** TASK TO CARRY OUT **
Recast the data from the line containing "How much distance" through the end of the data as a two-column CSV headed input and output. Give one row for each text and the answer that follows it, with each value in a single quoted field and any line breaks replaced by spaces.

** STORED ROWS **
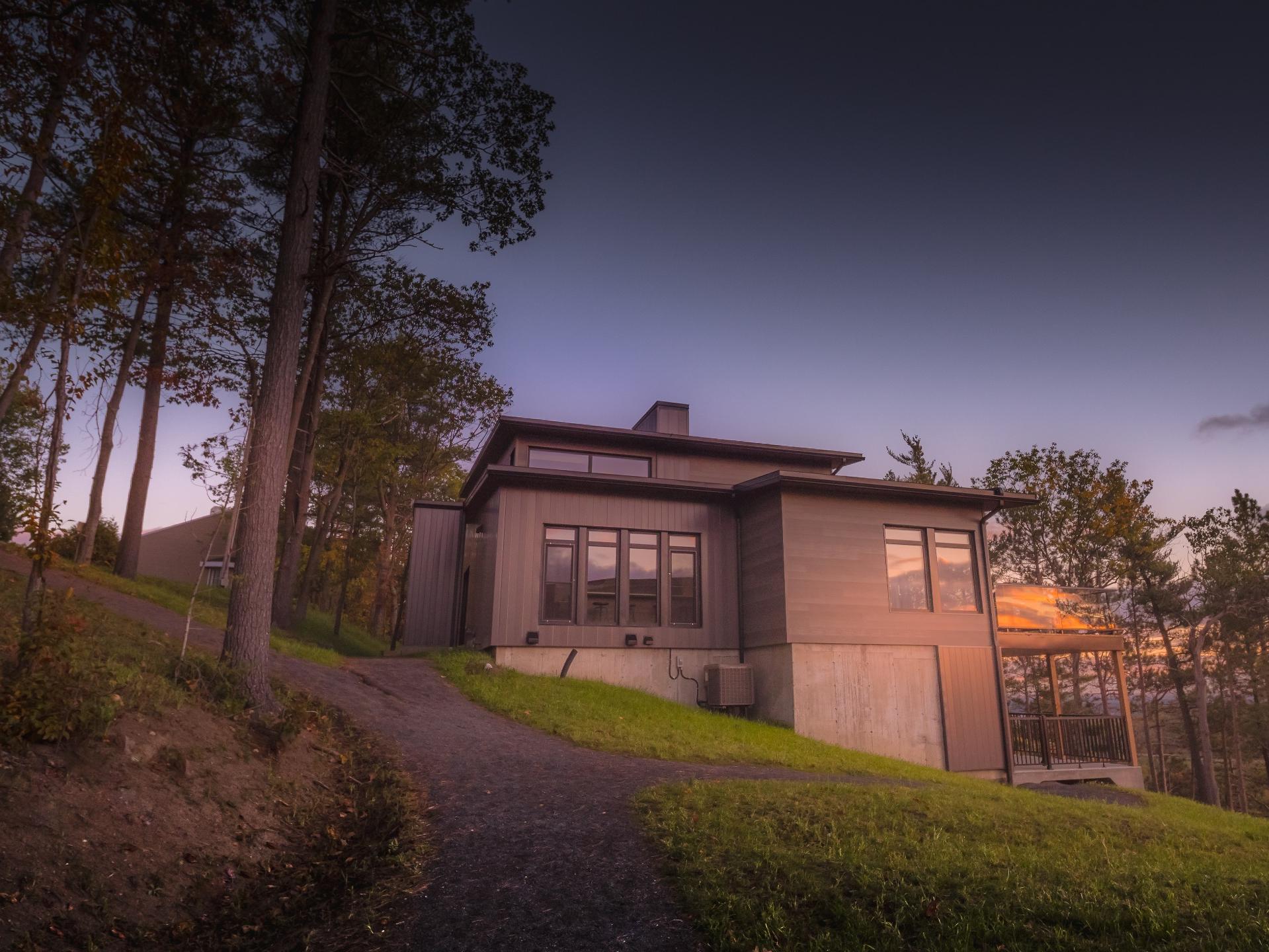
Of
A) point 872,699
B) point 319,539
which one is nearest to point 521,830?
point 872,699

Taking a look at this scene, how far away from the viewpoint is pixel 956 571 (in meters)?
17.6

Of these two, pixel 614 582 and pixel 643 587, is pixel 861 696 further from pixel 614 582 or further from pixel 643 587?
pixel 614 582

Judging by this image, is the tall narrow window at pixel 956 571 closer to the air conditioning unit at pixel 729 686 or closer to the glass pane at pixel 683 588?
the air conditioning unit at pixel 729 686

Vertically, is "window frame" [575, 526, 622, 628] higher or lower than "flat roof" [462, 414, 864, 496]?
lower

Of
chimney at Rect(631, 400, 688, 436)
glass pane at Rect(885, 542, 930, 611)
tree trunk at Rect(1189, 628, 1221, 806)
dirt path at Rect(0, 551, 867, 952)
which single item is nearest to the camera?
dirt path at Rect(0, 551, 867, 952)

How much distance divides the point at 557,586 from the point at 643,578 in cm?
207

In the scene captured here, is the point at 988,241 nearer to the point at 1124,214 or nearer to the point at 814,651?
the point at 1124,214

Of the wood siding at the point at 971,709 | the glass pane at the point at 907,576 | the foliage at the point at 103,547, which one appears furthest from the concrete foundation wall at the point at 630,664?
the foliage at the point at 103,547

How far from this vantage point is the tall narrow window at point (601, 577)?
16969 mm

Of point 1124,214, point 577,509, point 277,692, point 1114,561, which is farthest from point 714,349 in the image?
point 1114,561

** RESULT FOR THIS TASK **
input,output
"How much distance divides the point at 557,586 from the point at 643,578 in cm?","207"
"In the scene captured here, is the point at 988,241 nearer to the point at 1124,214 or nearer to the point at 814,651?","the point at 1124,214"
"Of the wood siding at the point at 971,709 | the glass pane at the point at 907,576 | the foliage at the point at 103,547, which one appears furthest from the concrete foundation wall at the point at 630,664?","the foliage at the point at 103,547"
"How far from this vantage point is the tall narrow window at point (601, 577)?","16969 mm"
"Of point 1124,214, point 577,509, point 277,692, point 1114,561, which is farthest from point 714,349 in the image?","point 1114,561"